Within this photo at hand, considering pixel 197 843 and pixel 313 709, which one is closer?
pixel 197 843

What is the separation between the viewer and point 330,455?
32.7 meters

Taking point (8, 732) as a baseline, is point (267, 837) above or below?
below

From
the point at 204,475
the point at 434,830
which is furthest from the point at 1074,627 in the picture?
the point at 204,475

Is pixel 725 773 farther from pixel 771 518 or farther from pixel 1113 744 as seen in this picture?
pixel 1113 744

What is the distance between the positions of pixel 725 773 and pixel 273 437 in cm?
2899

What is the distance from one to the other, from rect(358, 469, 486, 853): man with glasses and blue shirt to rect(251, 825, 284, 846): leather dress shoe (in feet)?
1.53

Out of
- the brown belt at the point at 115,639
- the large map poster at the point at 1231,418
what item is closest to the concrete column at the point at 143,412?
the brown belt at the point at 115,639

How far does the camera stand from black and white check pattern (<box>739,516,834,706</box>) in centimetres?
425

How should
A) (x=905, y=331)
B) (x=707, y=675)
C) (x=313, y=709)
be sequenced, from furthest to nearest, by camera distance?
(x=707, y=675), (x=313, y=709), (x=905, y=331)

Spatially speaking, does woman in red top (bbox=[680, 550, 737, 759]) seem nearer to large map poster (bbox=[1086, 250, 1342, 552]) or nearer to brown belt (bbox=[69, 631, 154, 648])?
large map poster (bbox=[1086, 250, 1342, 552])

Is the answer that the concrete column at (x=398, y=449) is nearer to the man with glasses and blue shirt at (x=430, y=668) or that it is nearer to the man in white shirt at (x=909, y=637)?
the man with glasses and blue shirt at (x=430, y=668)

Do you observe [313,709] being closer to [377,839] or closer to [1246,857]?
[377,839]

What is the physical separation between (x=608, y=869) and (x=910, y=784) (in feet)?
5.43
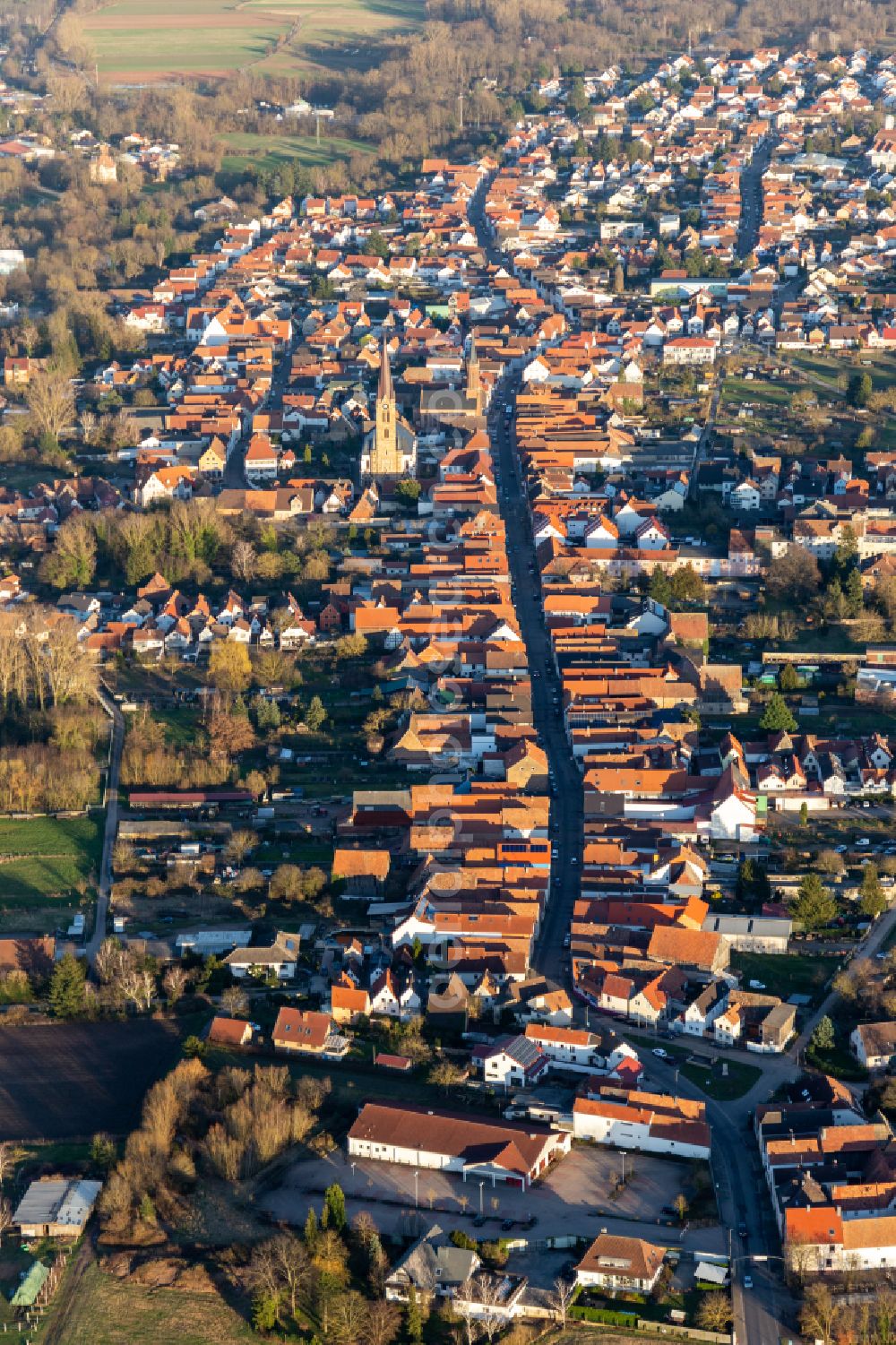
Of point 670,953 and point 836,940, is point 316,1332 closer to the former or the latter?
point 670,953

= = = =

— Directions —
All lines from the one holding "Spatially speaking, does" to the end of the listing above need to be duplicated exactly. None of the pictures should be included.

— Exercise result —
Spatially speaking, does woman in red top (bbox=[680, 550, 737, 759]) seem nearer to large map poster (bbox=[1086, 250, 1342, 552]) or nearer to brown belt (bbox=[69, 631, 154, 648])?
large map poster (bbox=[1086, 250, 1342, 552])

Is the answer that the concrete column at (x=398, y=449) is nearer to the man with glasses and blue shirt at (x=430, y=668) or that it is nearer to the man in white shirt at (x=909, y=637)?
the man with glasses and blue shirt at (x=430, y=668)

Do you observe [313,709] being closer to [377,839] or closer to [1246,857]?
[377,839]

What is the physical separation between (x=608, y=869) and (x=910, y=784) (in feet)?
5.43
Of point 670,953 and point 836,940, is point 316,1332 closer to the former or the latter?
point 670,953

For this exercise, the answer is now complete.